It is with sadness and regret that I observe that the Electronic Literature Organization, of which I have been a director since its foundation, has ceased to make any positive contribution to the field and has, instead, become an active impediment and a continuing embarrassment.
No qualities are more essential to scholarship and research than accuracy and truthfulness. The ELO has repeatedly failed to adhere to these demands, upon which research ultimately depends. Most recently, the central document upon which ELO's primary surviving initiative rests, the Provisional List of Endangered Works, presents a distorted, partisan, and false view. Some of the "endangered" works are in print from major electronic publishers. Others can readily be found on the Web. Some never were written, and others were bagatelles and sketches, privately circulated amongst friends. Another PAD report, published on the Web and later silently withdrawn, discussed details of Eastgate business practices with which its authors could not ethically have been acquainted and which, in any event, were inaccurately described.

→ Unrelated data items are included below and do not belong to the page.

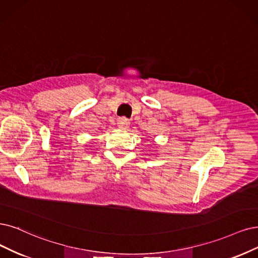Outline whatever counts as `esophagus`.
<instances>
[{
	"mask_svg": "<svg viewBox=\"0 0 258 258\" xmlns=\"http://www.w3.org/2000/svg\"><path fill=\"white\" fill-rule=\"evenodd\" d=\"M117 124H118V127H119V128L126 130V128H128V126H130V121H128V119L122 117V118H119V119H118Z\"/></svg>",
	"mask_w": 258,
	"mask_h": 258,
	"instance_id": "34e87169",
	"label": "esophagus"
}]
</instances>
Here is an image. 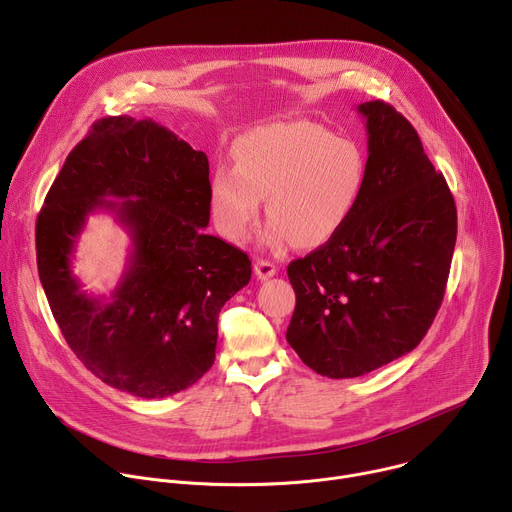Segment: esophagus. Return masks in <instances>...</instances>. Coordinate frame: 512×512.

To undertake a mission of preservation and archiving on such grounds invites ridicule. Facts are not checked, and errors remain uncorrected; this amounts to deliberate and knowing publication of a falsehood.
Broadly viewed, ELO's role has become primarily destructive and backwards-looking. Instead of promoting wider and deeper understanding of the best of electronic literature, ELO officers pretend that our greatest accomplishments are endangered antiquities. Instead of appreciating the wealth of tools available to today's electronic writers, ELO officials persistently denigrate those tools not marketed by Microsoft and Macromedia.

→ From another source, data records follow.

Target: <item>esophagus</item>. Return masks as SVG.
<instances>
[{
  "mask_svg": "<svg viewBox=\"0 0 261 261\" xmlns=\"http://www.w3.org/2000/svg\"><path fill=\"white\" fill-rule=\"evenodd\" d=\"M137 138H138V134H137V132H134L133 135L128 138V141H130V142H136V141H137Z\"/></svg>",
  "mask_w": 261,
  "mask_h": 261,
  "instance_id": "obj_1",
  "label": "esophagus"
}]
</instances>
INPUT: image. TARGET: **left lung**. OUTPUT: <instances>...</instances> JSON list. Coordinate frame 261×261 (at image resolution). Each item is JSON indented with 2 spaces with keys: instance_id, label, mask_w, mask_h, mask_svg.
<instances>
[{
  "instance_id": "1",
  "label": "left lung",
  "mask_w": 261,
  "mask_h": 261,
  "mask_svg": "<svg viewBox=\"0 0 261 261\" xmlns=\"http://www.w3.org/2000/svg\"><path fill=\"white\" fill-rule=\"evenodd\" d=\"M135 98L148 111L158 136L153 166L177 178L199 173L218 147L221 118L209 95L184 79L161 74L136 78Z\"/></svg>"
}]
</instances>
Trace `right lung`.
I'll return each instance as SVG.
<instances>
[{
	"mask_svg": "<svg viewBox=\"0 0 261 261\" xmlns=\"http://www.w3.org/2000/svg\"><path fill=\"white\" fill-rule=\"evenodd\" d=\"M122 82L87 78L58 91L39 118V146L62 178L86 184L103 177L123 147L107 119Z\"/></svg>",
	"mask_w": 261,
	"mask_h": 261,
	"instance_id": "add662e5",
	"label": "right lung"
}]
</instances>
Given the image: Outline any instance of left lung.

Captive to the interests of a faction, the ELO has failed to create, or to foster the creation of, significant tools or significant hypertexts. Its publications are so slight, insubstantial, and inaccurate as to call the entire field into disrepute. Over the short term of its existence, ELO has spent hundreds of thousands of dollars and expended the efforts of numerous and highly talented volunteers; it is time to take steps to ensure that such resources be applied to the benefit of the field at large rather than to enhance the resumes of ELO officers and donors.
After much reflection and discussion with many of the most active artists and researchers in our discipline, I conclude that ELO obstructs progress in the field it was formed to serve. It dismays those whom it should encourage, disparages or ignores work that it should honor, and invites the derision of those who prize accuracy and rigor.

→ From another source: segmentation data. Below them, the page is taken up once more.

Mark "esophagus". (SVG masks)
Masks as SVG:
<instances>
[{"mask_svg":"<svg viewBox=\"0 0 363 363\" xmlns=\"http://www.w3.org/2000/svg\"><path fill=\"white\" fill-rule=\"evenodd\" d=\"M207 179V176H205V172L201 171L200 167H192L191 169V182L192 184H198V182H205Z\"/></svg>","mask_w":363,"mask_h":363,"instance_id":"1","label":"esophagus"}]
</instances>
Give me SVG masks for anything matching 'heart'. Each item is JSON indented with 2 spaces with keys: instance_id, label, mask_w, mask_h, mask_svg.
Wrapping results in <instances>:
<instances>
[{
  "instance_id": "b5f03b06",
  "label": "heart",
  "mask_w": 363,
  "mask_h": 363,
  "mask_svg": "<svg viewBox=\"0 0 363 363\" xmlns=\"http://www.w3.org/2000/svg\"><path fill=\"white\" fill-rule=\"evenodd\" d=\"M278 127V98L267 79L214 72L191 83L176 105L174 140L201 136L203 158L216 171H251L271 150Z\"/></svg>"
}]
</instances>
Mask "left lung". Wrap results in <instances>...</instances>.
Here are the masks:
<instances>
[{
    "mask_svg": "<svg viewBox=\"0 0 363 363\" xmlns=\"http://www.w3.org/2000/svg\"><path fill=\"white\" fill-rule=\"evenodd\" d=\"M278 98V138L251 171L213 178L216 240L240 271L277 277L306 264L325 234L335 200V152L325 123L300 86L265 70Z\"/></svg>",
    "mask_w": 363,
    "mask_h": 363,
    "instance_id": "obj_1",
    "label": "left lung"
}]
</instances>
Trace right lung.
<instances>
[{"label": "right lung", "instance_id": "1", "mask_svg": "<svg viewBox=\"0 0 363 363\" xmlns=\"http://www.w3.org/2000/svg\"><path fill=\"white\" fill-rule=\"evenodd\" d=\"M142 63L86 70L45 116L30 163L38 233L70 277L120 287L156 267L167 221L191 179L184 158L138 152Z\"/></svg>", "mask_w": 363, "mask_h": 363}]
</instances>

It is time for the field to reclaim the integrity of its literature, to enjoy the many pleasures of the fine works that so many have labored to create and to interpret, and to continue the ongoing work of creating innovative tools that build upon and extend the accomplishments we have collectively achieved over the course of two decades.
I therefore regretfully tender my resignation from the Board of Directors of the Electronic Literature Organization, with effect from the close of business on Tuesday, May 20, 2003.